## What the task requires
Identify every line in the items below that contains the word "located", and copy each such line in full.

## Data rows
************
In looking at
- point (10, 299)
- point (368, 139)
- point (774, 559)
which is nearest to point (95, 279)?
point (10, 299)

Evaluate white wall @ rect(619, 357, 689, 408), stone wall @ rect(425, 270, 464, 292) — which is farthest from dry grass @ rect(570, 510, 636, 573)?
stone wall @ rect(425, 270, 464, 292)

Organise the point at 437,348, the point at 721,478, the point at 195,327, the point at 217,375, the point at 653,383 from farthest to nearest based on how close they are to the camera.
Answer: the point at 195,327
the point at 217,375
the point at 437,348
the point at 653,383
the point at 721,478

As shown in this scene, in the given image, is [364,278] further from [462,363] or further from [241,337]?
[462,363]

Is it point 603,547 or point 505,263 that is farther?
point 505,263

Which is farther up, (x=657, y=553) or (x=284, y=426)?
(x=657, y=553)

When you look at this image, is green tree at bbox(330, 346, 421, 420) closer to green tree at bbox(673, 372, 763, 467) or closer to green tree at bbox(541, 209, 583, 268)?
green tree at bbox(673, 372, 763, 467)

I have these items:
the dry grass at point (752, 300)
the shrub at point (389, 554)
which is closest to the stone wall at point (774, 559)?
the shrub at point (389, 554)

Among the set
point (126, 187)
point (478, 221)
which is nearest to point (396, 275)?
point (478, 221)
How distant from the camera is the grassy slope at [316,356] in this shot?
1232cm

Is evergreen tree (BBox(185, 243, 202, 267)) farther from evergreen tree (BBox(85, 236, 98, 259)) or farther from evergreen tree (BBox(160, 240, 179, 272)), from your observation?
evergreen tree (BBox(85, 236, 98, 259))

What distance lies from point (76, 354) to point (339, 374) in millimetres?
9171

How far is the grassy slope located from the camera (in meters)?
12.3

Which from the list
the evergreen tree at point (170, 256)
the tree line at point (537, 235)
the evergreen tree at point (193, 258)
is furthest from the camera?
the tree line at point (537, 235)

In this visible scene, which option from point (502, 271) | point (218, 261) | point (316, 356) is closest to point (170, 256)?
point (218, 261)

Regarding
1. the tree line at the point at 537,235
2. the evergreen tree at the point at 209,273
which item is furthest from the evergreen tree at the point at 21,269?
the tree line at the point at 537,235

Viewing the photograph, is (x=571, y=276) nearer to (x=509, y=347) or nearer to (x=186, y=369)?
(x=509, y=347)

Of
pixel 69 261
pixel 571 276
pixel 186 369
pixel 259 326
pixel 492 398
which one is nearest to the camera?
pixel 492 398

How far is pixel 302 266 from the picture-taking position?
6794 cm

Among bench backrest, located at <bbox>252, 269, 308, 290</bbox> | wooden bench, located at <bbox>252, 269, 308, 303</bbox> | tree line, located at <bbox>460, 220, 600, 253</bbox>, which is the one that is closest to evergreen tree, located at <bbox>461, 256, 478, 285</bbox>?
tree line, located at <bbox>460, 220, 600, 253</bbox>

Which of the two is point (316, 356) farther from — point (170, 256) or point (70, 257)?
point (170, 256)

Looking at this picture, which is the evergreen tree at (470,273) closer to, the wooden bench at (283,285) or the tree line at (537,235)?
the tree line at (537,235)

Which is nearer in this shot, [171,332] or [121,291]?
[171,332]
************
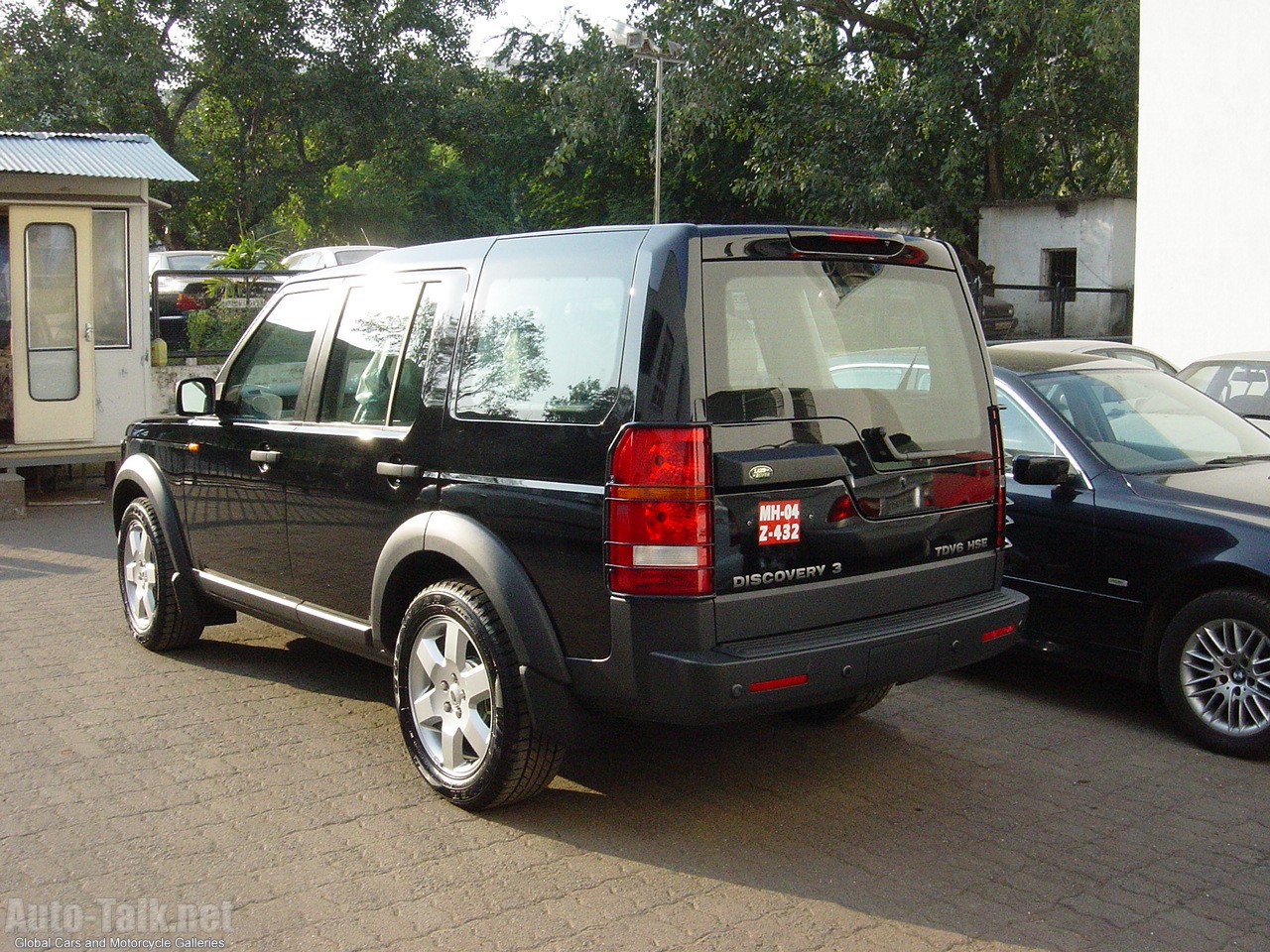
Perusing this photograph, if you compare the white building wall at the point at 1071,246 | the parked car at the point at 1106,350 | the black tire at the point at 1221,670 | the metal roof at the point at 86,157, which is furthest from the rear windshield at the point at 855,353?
************
## Problem solution
How far is the grassy slope located from the camera (in meters)?
Among bench backrest, located at <bbox>252, 269, 308, 290</bbox> | wooden bench, located at <bbox>252, 269, 308, 303</bbox> | tree line, located at <bbox>460, 220, 600, 253</bbox>, which is the one that is closest to evergreen tree, located at <bbox>461, 256, 478, 285</bbox>?
tree line, located at <bbox>460, 220, 600, 253</bbox>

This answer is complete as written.